FDA Grants Fast Track Designation to Invikafusp Alfa in TMB-H Colorectal Cancer

• Invikafusp alfa (STAR0602) received fast track designation for treating advanced high tumor mutation burden (TMB-H) colorectal cancer.
• Early studies demonstrated invikafusp alfa’s antitumor activity in heavily pretreated patients, with a favorable safety profile and minimal severe adverse events (AEs).
• The recommended phase 2 dose of 0.08 mg/kg was selected based on safety and efficacy data, with ongoing trials exploring its potential as a novel therapeutic for PD-1–resistant cancers.

The FDA has granted fast track designation to invikafusp alfa, a first-in-class selective dual T-cell agonist, for the potential treatment of patients with advanced colorectal cancer with TMB-H.¹

Findings from a first-in-human, phase 1 study of the agent in heavily pretreated patients with cancer support this designation. The results, which were presented at the 2024 Society for Immunotherapy of Cancer (SITC) 2024 Annual Meeting, as well as during an oral presentation at the 2024 ESMO Immuno-Oncology Congress, showed the antitumor activity observed with invikafusp alfa. The agent also demonstrated a favorable safety profile.

In biomarker-enriched, heavily pretreated patients with advanced anti–PD-1 resistant or refractory solid tumors, invikafusp alfa demonstrated early antitumor activity, with sustained and selective in vivo expansion of TCRVβ6/Vβ10 T cells observed across all 6 dose levels, peaking at ~500%.² Among 28 patients in dose-escalation cohorts, the disease control rate (DCR) was 50%, with tumor shrinkage observed in 32% across 6 tumor types. Notably, at the optimal biological dose range of 0.08-0.12 mg/kg, invikafusp alfa showed single-agent clinical activity, achieving a 63% DCR, 50% tumor shrinkage, and a 25% objective response rate (ORR) in patients with TMB-H and anti–PD-1-resistant disease.

Colorectal cancer image: © mi_viri - stock.adobe.com

"The FDA's fast track designation is an important milestone for the STAR0602 program and further positions our unique selective dual T-cell agonist platform as a promising solution to address key challenges that perpetuate significant unmet needs in oncology," said Zhen Su, MD, MBA, chief executive officer of Marengo Therapeutics, in a press release.¹ "This recognition specifically validates the promise of STAR0602 as a novel treatment option for patients with TMB-H metastatic colorectal cancer, which is insensitive to PD-1 treatment."

For safety, the most common treatment-related AEs observed were primarily transient grade 1 and 2 cytokine release syndrome.² These were seen after the first and second infusions. There were also no grade 4 AEs or immune effector cell–associated neurotoxicity syndrome reported.

The recommended phase 2 dose of 0.08 mg/kg was selected for further evaluation in phase 2 dose expansion studies, based on safety data, pharmacokinetic and pharmacodynamic findings, and the preliminary antitumor activity.

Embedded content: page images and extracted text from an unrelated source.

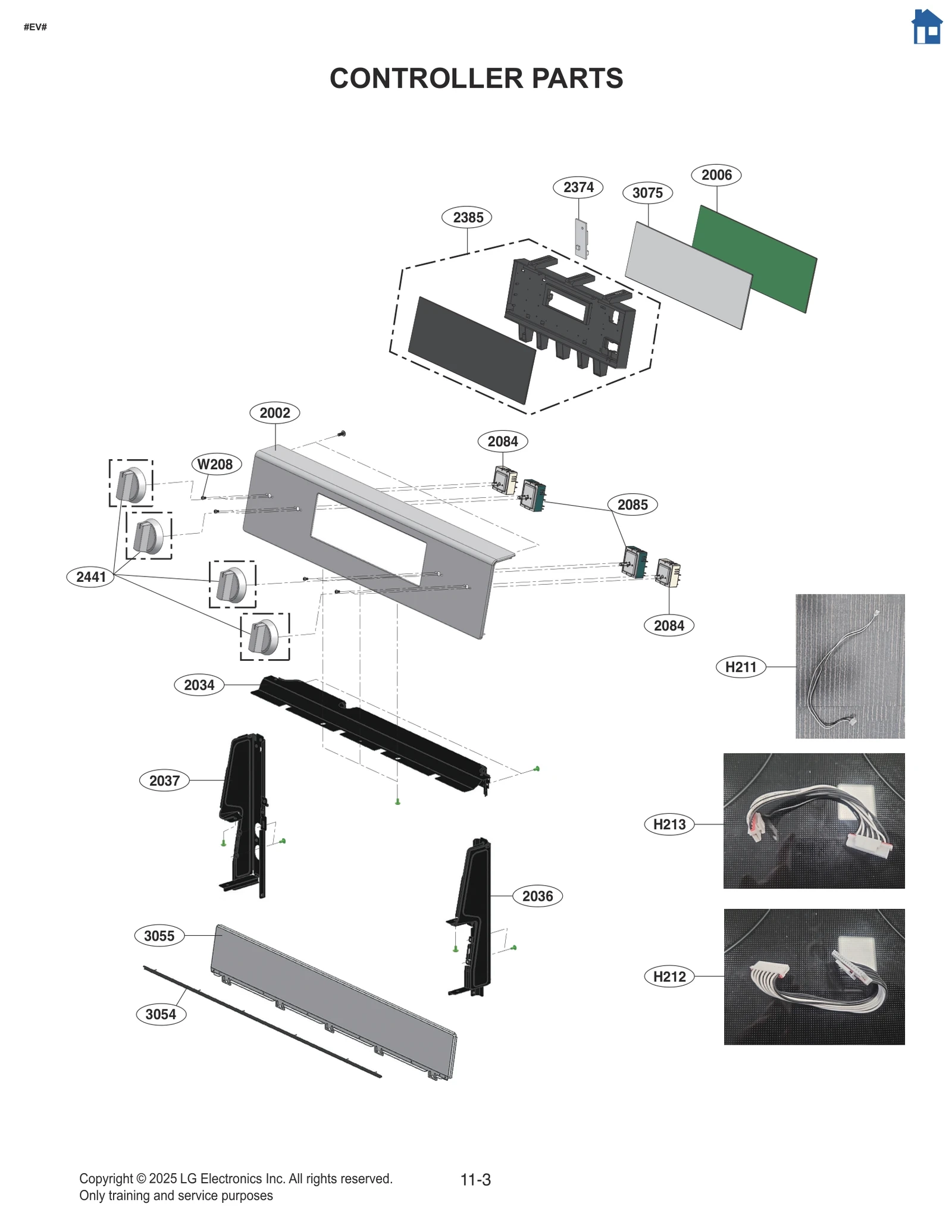 #EV#

CONTROLLER PARTS

2006
2374
3075
2385
2002
2084
W208
2085
2441
2084
H211
2034
2037
H213
2036
3055
H212
3054

Copyright © 2025 LG Electronics Inc. All rights reserved.
Only training and service purposes

11-3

Invikafusp alfa entered into phase 2 clinical trials at the end of 2024. Additional efficacy results from the study are expected to be presented later this year.

"Marengo's selective Vβ T cell activation approach targeting specific T-cell subsets enriched in Tumor-infiltrating lymphocytes to enhance anti-tumor activity is unique and highly promising," said Bruce Chabner, MD, clinical director emeritus for the Massachusetts General Hospital Cancer Center and professor of medicine at Harvard Medical School, in the press release.¹ "The phase 2 clinical investigation of invikafusp alfa is ongoing and this novel treatment could lead to a new class of therapeutics for tumor types that are PD-1 insensitive or resistant, especially in colorectal cancer where current treatment options remain limited."

REFERENCES:

1. Marengo's first-in-class invikafusp alfa (STAR0602) receives U.S. FDA fast track designation for treatment of unresectable, locally advanced, or metastatic colorectal cancers with high tumor mutational burden (TMB-H). News release. Marengo Therapeutics, Inc. January 8, 2025. Accessed January 8, 2025. https://tinyurl.com/zbcerb9k

2. Gulley JL. A phase 1/2 study of invikafusp alfa (STAR0602), a first-in-class TCR β chain-targeted bispecific antibody, as monotherapy in patients with antigen-rich solid tumors resistant to anti-PD(L)1. Presented at: 2024 SITC Annual Meeting; November 6-10, 2024; Houston, TX. Abstract LBA-1470.